而 2014 年《肝脏炎症及其防治专家共识》中则提到,ALT 居高不下是慢性乙肝严重不良预后的重要危险因素,且 ALT 轻度增高(15~44 U/L)或反复波动亦为疾病进展的重要标志。

2014 年《肝脏炎症及其防治专家共识》截图

《共识》建议,「对于肝脏炎症,无论是否存在有效的病因疗法,均应考虑实施抗炎保肝治疗(III)。对于缺乏有效病因治疗或暂不能进行病因治疗的部分患者,更应考虑抗炎保肝治疗(I)。」

临床应用仍有不合理

在知网查找关键词「保肝药」,可以搜索到 595 篇期刊论文,但是,在查阅资料的过程中,我们发现,目前学术界对于保肝药的定义和分类仍没有一个统一的标准。

较为权威的分类同样来自 2014 年的《肝脏炎症及其防治专家共识》。其中,将「抗炎保肝药」定义为:具有改善肝脏功能、促进肝细胞再生和/或增强肝脏解毒功能等作用的药物。

同时,《共识》将保肝药详细划分了五个类别,分别是,抗炎类(如甘草酸制剂)、肝细胞膜修复保护剂(如多烯磷脂酰胆碱)、解毒类(如谷胱甘肽、N-乙酰半胱氨酸、硫普罗宁)、抗氧化类(如水飞蓟素类、双环醇)和利胆类(如熊去氧胆酸)。

而这份共识在推荐建议 8 中这样写道:「抗炎保肝药物的药理作用存在差异,各有特点,值得进一步研究。应结合各种病因肝脏炎症的特点和不同药物的功能特性进行适当选择(II)。」

那么,到了临床,医生对于不同类别的保肝药物是否真正了解呢?

一份来自某三甲肿瘤医院的数据显示,2014 年~2019 年,该院收治的 569 例恶性肿瘤化疗患者中,210 例存在保肝药应用不合理现象,其中 57 例为无适应证用药(占 27.14%);30 例为保肝药遴选不合理(占 14.29%);67 例为联合用药不当(占 31.90%);35 例为保肝药用法与用量不合理(占 16.67%);21 例为用药疗程不规范(占 10.00%)。

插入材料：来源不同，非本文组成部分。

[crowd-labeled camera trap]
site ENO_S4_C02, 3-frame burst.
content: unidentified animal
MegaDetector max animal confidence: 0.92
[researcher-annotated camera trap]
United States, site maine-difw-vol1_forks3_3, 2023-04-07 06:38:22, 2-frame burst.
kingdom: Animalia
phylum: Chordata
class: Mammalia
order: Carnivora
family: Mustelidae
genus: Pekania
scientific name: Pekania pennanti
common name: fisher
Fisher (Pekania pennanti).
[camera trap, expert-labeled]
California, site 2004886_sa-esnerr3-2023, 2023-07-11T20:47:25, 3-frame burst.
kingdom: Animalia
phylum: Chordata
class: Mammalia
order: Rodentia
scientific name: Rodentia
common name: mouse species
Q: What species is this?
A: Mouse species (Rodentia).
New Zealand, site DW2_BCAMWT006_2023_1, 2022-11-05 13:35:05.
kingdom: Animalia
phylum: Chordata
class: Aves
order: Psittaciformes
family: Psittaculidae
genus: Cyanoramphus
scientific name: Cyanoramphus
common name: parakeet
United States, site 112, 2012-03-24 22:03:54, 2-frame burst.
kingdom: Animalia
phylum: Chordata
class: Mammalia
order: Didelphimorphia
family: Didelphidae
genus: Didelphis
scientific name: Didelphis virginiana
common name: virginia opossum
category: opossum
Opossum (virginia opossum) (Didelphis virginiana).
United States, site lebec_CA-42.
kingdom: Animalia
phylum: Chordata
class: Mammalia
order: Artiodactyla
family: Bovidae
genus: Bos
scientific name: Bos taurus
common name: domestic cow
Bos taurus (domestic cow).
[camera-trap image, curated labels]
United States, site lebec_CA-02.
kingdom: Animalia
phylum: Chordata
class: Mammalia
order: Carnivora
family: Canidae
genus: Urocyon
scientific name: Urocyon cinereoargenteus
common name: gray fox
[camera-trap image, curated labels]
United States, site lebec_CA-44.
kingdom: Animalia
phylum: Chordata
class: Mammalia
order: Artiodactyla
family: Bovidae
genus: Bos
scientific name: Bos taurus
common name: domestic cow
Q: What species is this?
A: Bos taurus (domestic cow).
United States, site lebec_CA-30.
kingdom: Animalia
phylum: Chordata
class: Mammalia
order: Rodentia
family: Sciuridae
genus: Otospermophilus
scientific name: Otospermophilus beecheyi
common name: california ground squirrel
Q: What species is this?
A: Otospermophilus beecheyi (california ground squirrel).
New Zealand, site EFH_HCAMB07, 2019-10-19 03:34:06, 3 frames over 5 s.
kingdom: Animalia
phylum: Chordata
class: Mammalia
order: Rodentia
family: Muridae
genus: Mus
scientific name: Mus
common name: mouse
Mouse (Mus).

童朗表示,临床上确实存在保肝药选取不合理的情况。「一些医生,尤其是非肝病相关的医生,可能看到病人有肝损伤,就直接拿保肝药来用,甚至选用到的还是药理机制或者主要成分完全相同的两种药。」

某肝病领域专家则举了几个更加具体的例子:「比如遇到转氨酶增高为主的情况,可能考虑用甘草酸类或双环醇类的药物;如果转氨酶增高不明显,以胆汁淤积为主要表现,比如碱性磷酸酶增高,这个时候可能会用治疗胆汁淤积的药物,比如熊去氧胆酸或者是腺苷蛋氨酸。」

「临床医生在选用保肝药物的时候,通常并不会考虑药物的机制是抗炎还是膜保护,而是会更多考虑哪类药对患者肝损伤的临床表型更有效。」该专家说。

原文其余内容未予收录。